--- START OF PROVIDED TEXT ---

Turbulence or Transformation: Is Kuwait likely to Restore Parliamentary Life?
As the War in Gaza rolled on, the world took only passing notice of another major event that took place in the Middle East this year: the suspension of parliament in Kuwait by the recently appointed Kuwaiti Emir, Sheikh Mishal al-Ahmed al-Sabah. To this day, the Kuwaiti parliament has not taken up its work again. However, to many observers in the region, this alarming status quo does not spell catastrophe just yet.
Last May, Emir Mishal Al-Ahmad Al-Jaber Al-Sabah suspended the parliament in Kuwait and seven articles from the constitution, triggering uncertainty about Kuwait’s democratic process, which is unique in the Gulf, as the parliament has real powers and challenges the government despite the executive authority’s control over state institutions. The articles of the constitution he suspended related primarily to the role of the National Assembly and to its oversight function, mainly because repeated quarrels between parliament and the government had hindered the enactment of laws and economic reforms. Even though this was a radical step and it might seem like the beginning of the end of parliamentary life in Kuwait, historical precedent indicates otherwise.
A close look at the political scene in Kuwait reveals the factors that guided the suspension of the country’s legislative body. Parliamentary life has been turbulent in Kuwait since 2003, as no parliament has completed its constitutional term, except for the one elected in 2016. During the same period, the parliament was dissolved on eight occasions before the end of the constitutional term, in addition to the recent suspension.
Moreover, the relationship between the legislative and executive authorities is imbalanced in Kuwait because the majority in the elected parliament does not form a government but rather coexists with a prime minister appointed by the Emir (semi-parliamentary system). This imbalance has led to repeated political deadlocks, especially in the Kuwaiti parliament, which comprises a contradictory combination of leftist, populist, and Islamist ideologies.
Economically, the ongoing trend in the Gulf toward economic diversification and transformation into commercial centers has left Kuwait behind. Despite being OPEC’s fifth-largest oil producer, Kuwait has not taken clear action in this regard – unlike its neighbors – and has suffered from significant problems, such as electricity outages in the summer, as a result. An IMF report issued in September 2023 interpreted Kuwait’s economic problems as “frequent changes of government, and the political impasse between government and parliament have impeded important fiscal and structural reforms.”
Political uncertainty: a way out?
In this complex context, the suspension of the parliament has thrown Kuwait’s semi-democracy into uncertainty with contradicting signs about the country’s trajectory.
In this regard, the initial Emir’s speech and subsequent Emiri order included a complex plan about the next steps, including forming an expert committee to draft constitutional amendment proposals within six months of its formation and then to submit them to the government for discussion. The process was supposed to end either by a public referendum or by sending the amendments to the next National Assembly for approval. However, the order did not clarify how an expert committee would be formed and set very broad goals governing the committee’s work: providing sound democratic governance and adhering to Islamic sharia.

--- END OF PROVIDED TEXT ---
--- START OF LISTED RECORDS ---

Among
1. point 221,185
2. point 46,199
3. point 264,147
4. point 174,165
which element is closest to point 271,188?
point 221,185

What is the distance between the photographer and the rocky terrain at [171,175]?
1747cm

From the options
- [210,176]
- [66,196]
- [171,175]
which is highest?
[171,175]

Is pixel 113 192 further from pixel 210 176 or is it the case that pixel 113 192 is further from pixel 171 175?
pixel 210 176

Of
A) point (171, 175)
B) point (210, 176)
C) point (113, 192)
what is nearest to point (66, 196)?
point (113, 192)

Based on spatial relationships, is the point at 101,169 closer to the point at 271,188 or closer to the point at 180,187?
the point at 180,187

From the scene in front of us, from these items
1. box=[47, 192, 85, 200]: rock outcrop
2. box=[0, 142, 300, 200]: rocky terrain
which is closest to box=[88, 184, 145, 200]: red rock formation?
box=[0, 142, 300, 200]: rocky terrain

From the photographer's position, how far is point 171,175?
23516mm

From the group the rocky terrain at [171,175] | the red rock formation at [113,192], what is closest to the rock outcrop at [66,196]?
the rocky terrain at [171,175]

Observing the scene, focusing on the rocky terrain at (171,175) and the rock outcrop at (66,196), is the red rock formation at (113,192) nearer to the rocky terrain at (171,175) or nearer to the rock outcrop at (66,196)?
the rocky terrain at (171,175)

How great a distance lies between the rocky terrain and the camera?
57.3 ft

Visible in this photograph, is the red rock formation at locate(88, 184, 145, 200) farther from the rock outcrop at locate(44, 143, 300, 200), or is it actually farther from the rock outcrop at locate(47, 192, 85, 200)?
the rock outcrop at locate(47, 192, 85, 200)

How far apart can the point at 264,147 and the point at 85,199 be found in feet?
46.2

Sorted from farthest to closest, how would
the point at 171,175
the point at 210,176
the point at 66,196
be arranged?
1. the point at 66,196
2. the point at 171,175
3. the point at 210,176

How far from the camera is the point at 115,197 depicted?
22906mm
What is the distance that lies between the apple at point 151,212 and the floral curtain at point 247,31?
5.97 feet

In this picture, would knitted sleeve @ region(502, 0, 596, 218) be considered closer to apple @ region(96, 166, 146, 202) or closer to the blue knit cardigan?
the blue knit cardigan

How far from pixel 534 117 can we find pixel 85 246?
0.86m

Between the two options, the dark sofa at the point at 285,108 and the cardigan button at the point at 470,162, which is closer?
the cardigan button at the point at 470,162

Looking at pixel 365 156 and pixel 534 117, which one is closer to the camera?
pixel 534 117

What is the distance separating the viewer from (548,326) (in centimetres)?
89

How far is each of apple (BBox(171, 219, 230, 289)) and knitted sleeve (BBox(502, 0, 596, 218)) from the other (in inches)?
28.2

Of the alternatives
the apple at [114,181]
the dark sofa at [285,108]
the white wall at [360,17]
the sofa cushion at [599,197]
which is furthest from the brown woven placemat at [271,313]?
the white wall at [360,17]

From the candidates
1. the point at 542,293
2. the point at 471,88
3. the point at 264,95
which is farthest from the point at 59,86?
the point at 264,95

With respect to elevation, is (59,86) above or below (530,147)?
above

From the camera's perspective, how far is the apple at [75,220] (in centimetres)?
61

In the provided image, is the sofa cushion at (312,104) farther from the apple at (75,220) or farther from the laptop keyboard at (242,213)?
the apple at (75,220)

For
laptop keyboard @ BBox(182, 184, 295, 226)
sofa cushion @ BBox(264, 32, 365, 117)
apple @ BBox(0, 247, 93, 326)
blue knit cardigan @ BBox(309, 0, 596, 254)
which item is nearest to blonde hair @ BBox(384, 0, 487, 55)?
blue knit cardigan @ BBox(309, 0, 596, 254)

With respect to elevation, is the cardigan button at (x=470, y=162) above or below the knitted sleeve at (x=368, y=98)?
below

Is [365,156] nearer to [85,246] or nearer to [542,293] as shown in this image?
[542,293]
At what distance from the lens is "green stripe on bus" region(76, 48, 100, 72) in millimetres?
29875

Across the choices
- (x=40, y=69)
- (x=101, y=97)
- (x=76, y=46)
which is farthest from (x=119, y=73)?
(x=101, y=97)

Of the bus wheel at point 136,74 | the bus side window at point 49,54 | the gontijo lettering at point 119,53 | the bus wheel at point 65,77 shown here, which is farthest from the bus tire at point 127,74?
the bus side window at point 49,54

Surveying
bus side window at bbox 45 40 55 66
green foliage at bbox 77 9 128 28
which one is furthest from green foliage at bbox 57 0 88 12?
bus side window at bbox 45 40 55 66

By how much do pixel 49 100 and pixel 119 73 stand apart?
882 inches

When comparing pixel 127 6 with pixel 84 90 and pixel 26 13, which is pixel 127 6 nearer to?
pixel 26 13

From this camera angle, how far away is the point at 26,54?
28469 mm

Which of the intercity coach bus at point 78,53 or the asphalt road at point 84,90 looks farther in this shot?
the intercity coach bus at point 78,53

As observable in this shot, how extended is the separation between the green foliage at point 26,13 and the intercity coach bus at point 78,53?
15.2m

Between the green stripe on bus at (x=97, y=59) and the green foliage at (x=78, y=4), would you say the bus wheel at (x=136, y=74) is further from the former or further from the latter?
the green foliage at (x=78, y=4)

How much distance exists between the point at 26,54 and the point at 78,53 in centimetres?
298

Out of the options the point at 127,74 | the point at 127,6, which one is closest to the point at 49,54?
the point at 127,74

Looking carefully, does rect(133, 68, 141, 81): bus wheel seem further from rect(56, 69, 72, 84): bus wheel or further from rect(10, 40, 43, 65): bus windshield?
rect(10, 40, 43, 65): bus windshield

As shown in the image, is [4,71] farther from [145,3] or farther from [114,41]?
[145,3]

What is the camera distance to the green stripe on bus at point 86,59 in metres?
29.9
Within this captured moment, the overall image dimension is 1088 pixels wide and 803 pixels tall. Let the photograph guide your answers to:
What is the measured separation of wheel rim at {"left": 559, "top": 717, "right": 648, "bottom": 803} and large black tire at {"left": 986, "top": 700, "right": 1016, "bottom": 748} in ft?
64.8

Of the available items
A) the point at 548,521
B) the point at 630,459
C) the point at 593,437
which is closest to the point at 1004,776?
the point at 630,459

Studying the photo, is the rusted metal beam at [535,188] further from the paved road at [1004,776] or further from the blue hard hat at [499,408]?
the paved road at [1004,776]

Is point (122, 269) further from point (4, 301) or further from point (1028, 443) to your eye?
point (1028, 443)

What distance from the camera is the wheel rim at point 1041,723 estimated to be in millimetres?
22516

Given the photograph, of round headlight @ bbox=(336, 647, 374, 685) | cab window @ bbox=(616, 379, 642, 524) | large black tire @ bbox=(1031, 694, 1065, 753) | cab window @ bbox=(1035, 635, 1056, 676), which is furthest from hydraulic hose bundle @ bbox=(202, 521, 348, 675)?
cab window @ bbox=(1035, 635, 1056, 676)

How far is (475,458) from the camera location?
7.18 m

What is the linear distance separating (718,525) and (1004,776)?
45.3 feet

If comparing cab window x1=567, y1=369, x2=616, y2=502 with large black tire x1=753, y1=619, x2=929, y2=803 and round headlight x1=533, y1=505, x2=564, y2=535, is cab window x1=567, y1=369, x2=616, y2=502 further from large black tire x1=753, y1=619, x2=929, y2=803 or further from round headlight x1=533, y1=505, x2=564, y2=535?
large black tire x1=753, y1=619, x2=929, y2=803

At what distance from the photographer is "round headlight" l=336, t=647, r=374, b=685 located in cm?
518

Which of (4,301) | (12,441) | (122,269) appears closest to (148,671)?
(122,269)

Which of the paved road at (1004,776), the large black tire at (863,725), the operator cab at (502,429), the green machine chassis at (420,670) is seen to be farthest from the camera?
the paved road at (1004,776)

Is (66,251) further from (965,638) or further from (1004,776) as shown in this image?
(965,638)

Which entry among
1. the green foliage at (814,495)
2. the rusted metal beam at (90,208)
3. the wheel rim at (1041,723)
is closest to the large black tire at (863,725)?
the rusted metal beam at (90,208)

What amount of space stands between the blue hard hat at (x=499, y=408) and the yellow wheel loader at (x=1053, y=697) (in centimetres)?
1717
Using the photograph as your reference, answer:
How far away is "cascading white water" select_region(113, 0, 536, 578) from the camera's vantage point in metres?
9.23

--- END OF LISTED RECORDS ---

WRITTEN TASK 1: List the political ideologies that the article on Kuwait's suspended parliament says are combined in the Kuwaiti parliament.
WRITTEN TASK 2: From the article on Kuwait's suspended parliament, quote the passage between "Last May, Emir" and "precedent indicates otherwise.", inclusive.

REPLY 1: Leftist, populist, Islamist

REPLY 2:
Last May, Emir Mishal Al-Ahmad Al-Jaber Al-Sabah suspended the parliament in Kuwait and seven articles from the constitution, triggering uncertainty about Kuwait’s democratic process, which is unique in the Gulf, as the parliament has real powers and challenges the government despite the executive authority’s control over state institutions. The articles of the constitution he suspended related primarily to the role of the National Assembly and to its oversight function, mainly because repeated quarrels between parliament and the government had hindered the enactment of laws and economic reforms. Even though this was a radical step and it might seem like the beginning of the end of parliamentary life in Kuwait, historical precedent indicates otherwise.